QI (BBC1, 9pm); Rocket Science (BBC2, 9pm); The New Avengers (BBC4, 12.10am); Al Murray’s Multiple Personality Disorder (ITV1, 9.30pm)

QUIZMASTER Stephen Fry is joined by two of his best buddies in this week’s QI.

It’s a real luvvie fest, thanks to the presence of John Sessions, who’s appeared on the show several times before, and first-timer Emma Thompson.

She and Fry go way back, of course.

They met at Cambridge, and were members of the famous Footlights troupe, which also included Tony Slattery and Hugh Laurie. They’ve appeared on screen together in such projects as Alfresco and Peter’s Friends.

Friday evening may be the traditional place to find QI in the schedules, but a growing number of regular viewers are turning to Saturday’s XL (that’s extended, to you and me) version of the show.

When it first began, nobody really thought there was much mileage in a quiz in which the questions were, by and large, too difficult to answer.

How wrong they were, or at least how they forgot that Fry can make even the most mundane subject sound as if it’s the most interesting one in the world. He has a sense of wide-eyed wonder when it comes to facts, even though he probably knows about 90 per cent of the stuff mentioned on the show anyway.

As for the rules, listen to Fry’s explanation in the first series. “Now, the rules are simple. Scoring is my business. Points are given and points are taken away. They are taken away for answers which are both obvious and wrong, and they’re given, not so much for being correct, as for being interesting.

“Their level of interestingness is impartially determined by a demographically selected customer service focus consultancy, broken down by age and sex – ie me. Because there is no one more broken down by age and sex than me.”

Rocket Science follows the efforts of science teacher Andy Smith to demonstrate the pleasures to be had from his subject. With the post-GCSE take-up for sciences down 25 per cent, the pressure is on this educator to prove his passion to Woodchurch High School’s Class 8XS.

His plan is to use the world of fireworks to ignite a similar love of chemistry and physics in his students, and he begins in this opener by roping in an expert to set up a display.

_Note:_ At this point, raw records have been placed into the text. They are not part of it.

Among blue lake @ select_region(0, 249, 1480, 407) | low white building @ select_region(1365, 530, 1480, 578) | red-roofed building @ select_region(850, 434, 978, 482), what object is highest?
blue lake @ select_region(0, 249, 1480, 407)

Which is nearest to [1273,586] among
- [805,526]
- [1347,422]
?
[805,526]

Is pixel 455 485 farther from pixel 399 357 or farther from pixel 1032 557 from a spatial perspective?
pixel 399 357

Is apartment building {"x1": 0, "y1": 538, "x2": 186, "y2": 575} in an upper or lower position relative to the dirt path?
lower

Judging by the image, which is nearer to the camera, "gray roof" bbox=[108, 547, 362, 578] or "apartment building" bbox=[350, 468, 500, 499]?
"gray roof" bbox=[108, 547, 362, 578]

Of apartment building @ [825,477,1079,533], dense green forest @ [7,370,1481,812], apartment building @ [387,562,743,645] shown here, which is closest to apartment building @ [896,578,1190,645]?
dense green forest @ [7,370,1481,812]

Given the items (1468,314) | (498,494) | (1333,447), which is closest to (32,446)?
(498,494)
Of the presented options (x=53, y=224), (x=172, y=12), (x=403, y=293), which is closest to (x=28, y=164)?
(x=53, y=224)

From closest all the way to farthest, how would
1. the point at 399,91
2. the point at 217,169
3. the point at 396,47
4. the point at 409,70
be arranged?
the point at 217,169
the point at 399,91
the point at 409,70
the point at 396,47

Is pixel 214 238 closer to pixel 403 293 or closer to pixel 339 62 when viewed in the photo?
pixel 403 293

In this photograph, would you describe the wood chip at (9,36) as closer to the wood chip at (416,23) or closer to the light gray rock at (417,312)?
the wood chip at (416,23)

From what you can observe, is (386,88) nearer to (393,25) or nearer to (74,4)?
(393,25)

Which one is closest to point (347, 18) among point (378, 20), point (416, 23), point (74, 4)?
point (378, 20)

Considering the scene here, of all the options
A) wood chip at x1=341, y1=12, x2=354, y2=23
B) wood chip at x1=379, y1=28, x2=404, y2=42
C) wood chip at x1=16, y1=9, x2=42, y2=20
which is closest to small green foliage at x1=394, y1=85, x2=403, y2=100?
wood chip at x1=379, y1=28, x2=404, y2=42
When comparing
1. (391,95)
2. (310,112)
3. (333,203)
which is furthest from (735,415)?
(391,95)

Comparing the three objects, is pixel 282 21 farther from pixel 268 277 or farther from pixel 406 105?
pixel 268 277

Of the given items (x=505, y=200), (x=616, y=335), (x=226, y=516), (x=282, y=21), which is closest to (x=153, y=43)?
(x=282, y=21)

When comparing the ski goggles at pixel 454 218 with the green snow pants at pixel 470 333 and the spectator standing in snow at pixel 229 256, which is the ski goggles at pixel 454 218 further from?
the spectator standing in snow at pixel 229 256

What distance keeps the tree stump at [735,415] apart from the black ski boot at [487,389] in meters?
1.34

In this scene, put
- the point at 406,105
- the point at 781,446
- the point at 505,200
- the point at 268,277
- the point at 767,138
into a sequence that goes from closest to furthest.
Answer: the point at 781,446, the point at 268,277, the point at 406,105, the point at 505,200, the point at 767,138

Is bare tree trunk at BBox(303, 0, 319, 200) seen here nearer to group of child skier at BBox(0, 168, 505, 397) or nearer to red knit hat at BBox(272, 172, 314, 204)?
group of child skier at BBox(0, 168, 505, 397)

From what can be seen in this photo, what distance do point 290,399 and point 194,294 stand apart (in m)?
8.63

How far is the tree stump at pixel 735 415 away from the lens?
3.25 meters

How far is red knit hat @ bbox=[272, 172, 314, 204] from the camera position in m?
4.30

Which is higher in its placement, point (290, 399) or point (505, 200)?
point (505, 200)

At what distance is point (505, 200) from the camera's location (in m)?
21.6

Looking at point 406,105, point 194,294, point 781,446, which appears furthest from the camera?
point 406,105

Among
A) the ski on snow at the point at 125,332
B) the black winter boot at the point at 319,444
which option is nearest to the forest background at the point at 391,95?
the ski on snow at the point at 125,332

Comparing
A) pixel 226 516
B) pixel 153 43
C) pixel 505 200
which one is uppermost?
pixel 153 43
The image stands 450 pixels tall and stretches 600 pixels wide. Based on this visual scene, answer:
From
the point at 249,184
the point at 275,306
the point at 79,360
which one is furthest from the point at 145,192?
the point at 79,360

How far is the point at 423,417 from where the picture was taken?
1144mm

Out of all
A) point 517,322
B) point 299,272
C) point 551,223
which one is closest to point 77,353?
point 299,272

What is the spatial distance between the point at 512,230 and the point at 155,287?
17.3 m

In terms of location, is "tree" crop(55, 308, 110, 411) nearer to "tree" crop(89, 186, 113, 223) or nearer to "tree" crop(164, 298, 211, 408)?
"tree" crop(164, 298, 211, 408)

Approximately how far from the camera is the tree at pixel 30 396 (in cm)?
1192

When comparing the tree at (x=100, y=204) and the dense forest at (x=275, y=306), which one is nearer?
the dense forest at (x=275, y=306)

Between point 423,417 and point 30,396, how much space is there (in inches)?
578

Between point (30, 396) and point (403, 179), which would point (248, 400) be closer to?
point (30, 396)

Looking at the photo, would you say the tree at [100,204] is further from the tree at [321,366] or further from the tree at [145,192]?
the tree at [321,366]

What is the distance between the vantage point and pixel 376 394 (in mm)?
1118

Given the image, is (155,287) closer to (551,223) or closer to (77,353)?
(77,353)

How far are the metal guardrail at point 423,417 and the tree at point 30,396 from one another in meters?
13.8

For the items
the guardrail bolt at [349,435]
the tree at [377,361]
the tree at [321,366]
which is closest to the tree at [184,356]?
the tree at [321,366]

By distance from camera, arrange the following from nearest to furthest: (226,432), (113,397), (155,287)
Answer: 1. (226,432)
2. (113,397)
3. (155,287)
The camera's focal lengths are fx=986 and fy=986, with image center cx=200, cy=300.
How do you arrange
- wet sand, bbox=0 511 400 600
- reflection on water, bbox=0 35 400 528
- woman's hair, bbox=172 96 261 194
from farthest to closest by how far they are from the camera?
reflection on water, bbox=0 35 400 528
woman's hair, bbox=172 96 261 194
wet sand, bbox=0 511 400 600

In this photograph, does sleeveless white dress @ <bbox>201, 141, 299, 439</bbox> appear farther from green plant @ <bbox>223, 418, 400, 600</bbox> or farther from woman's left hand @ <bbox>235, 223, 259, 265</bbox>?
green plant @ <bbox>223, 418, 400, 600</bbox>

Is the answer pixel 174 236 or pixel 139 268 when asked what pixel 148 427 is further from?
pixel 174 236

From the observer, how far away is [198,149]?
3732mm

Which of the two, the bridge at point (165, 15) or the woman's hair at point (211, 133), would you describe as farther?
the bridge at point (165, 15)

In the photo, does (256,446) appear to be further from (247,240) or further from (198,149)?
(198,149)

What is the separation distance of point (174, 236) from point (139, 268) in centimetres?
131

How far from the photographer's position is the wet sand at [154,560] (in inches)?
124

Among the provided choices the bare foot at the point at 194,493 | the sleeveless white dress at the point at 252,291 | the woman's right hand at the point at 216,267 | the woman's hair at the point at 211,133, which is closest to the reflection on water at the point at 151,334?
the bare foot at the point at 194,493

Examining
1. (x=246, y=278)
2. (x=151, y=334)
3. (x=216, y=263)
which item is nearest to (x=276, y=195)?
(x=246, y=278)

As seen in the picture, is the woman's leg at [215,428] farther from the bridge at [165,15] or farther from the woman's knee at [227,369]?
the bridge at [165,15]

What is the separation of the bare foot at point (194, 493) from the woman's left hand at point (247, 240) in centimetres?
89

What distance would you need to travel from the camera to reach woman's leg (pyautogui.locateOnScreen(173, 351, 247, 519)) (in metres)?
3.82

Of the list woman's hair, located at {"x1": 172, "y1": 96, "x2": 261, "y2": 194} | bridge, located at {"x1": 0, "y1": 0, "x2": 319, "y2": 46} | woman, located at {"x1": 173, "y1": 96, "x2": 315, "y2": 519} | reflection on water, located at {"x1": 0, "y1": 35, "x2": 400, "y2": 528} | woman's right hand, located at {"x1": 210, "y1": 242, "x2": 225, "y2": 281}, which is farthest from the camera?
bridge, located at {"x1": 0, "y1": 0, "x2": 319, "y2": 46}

Alas, the whole thing’s a bit of a damp squib and leaves most of the 13-year-old audience turned off.

Smith wins the pupils over with an innovative glow-in-the-dark lesson, and by the time the class leave, they’re all hugely enthusiastic.

So, Smith resolves to give them a project that will fuel this new-found interest in science. He plans a firework display to mark the head teacher’s retirement. Alas, not everything goes to plan.

As any fan of cult TV will tell you, classic Seventies series The New Avengers was a game of two halves.

The first run was a London-based series of outrageous escapades involving giant rats and plots to resurrect Hitler. However, the second run was a hit-and-miss affair, especially during episodes filmed in Canada. The same cast was present, but the series lost some of its offbeat charm.

THIS is one of the best offerings from that second run, and involves a large number of civil servants, MPs and intelligence personnel dying from apparently natural causes. There’s no link between them, until a British agent mentions the “angels of death”.

Aside from regular stars Patrick Macnee, Gareth Hunt and Joanna Lumley, the supporting cast includes comedienneturned- psychologist Pamela Stephenson, cult movie glamourpuss Caroline Munro, and Lindsay Duncan.

Comedy sketch show Al Murray’s Multiple Personality Disorder features the man from the Pub Landlord, alongside such larger-than-life characters as Prurient Dad Peter Taylor, an embarrassing West Country father; the silver-tongued Victorian gentleman-thief Barrington Blowtorch; Horst Schwull, Hitler’s most trusted aide, who is just a little on the camp side; and Gary Parsley, an outrageous, over-demanding, piano-playing Seventies rock star.